El BID ante los desafíos post COVID-19


Las actuales prioridades de financiamiento de la banca multilateral en la región se basan en aquellos proyectos de desarrollo sostenible y de apoyo a la estructuración técnica y financiera de proyectos de los sectores público y privado de América Latina. Estas incluyen la equidad social y la reducción de la pobreza, la modernización, el medio ambiente, los bienes públicos regionales y la integración (estos organismos apoyan los procesos, programas e instituciones de integración regional en América Latina y el Caribe).


La crisis desatada por la pandemia del COVID-19 enfrentó al mundo a un quiebre de la integración y la cooperación regional, por lo que el rol de la banca de desarrollo cobra hoy más importancia que nunca.
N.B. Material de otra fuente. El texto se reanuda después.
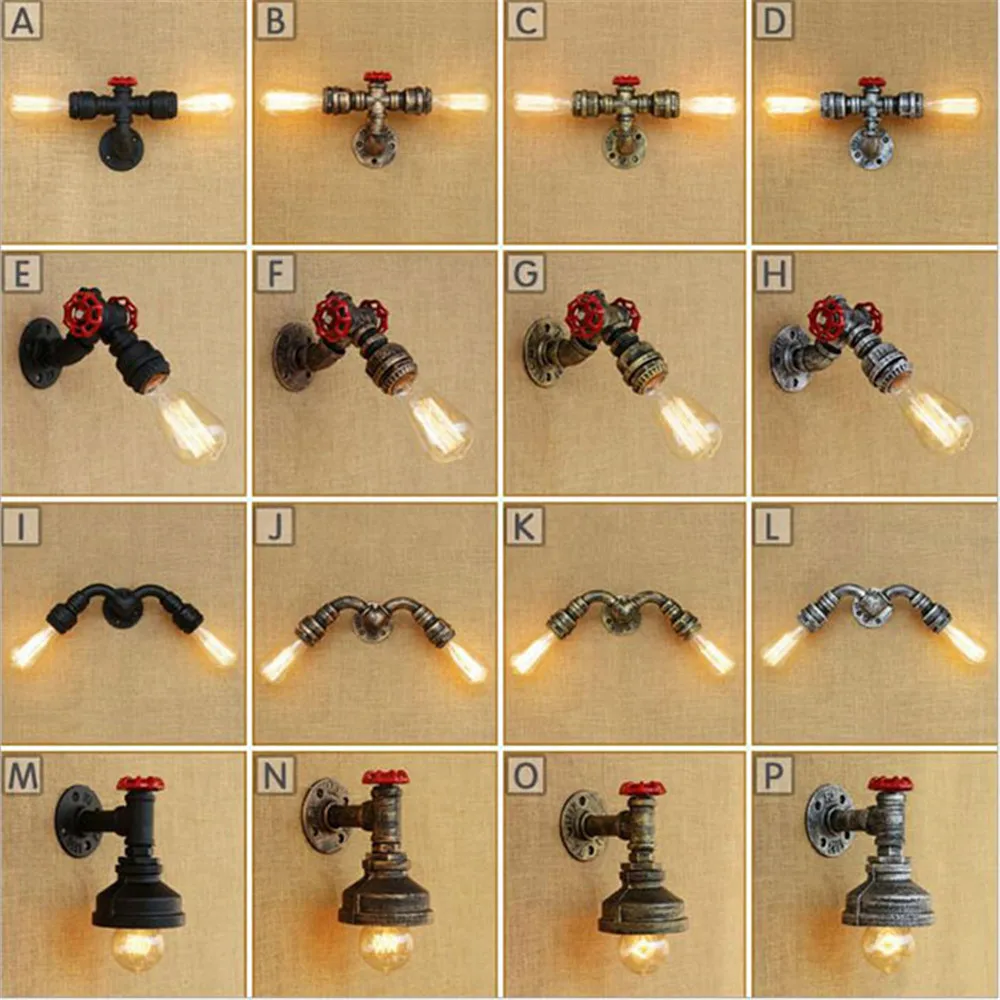 A
B
C
D
E
F
G
H
I
J
K
L
M
N
O
P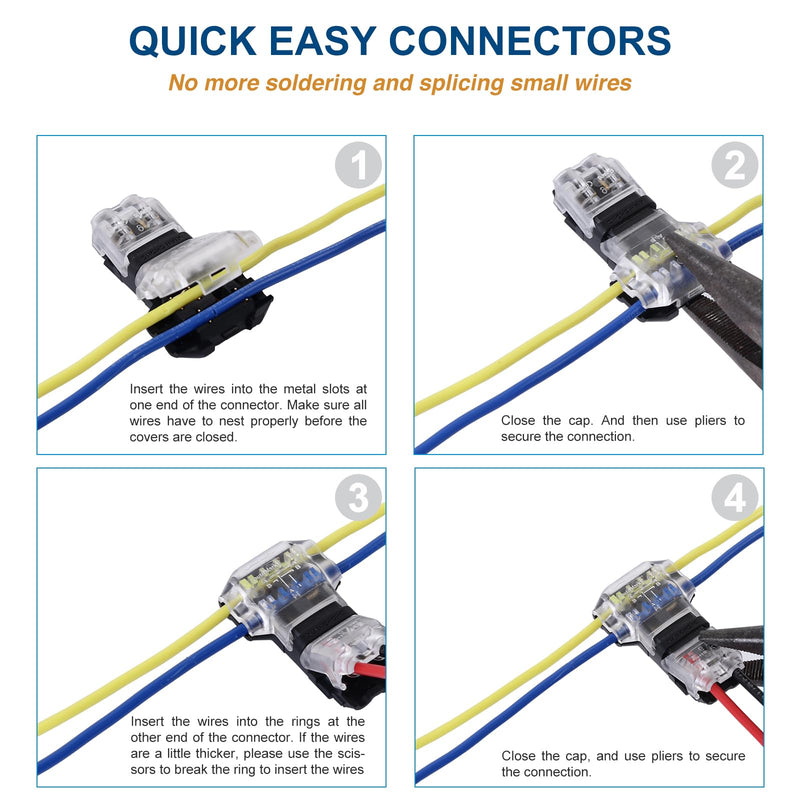 QUICK EASY CONNECTORS

No more soldering and splicing small wires

1

Insert the wires into the metal slots at one end of the connector. Make sure all wires have to nest properly before the covers are closed.

2

Close the cap. And then use pliers to secure the connection.

3

Insert the wires into the rings at the other end of the connector. If the wires are a little thicker, please use the scissors to break the ring to insert the wires

4

Close the cap, and use pliers to secure the connection.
Como sostuvo el Premio Nobel de Economía, Joseph Stiglitz, “la crisis financiera de 2008 y la del COVID-19 han evidenciado una vez más las limitaciones de los mercados y la necesidad de buenas instituciones públicas y organismos de cooperación internacional”.


En este sentido es importante comprender por qué la banca multilateral, en especial en América Latina, tiene un impacto tan importante y cómo contribuyen de manera tan marcada en el bienestar de la población dada su perspectiva a largo plazo. Estos organismos desempeñan, sin lugar a duda, un rol fundamental en el desarrollo regional, apoyados en la integración física, comercial y financiera y procurando velar por el desarrollo sostenible.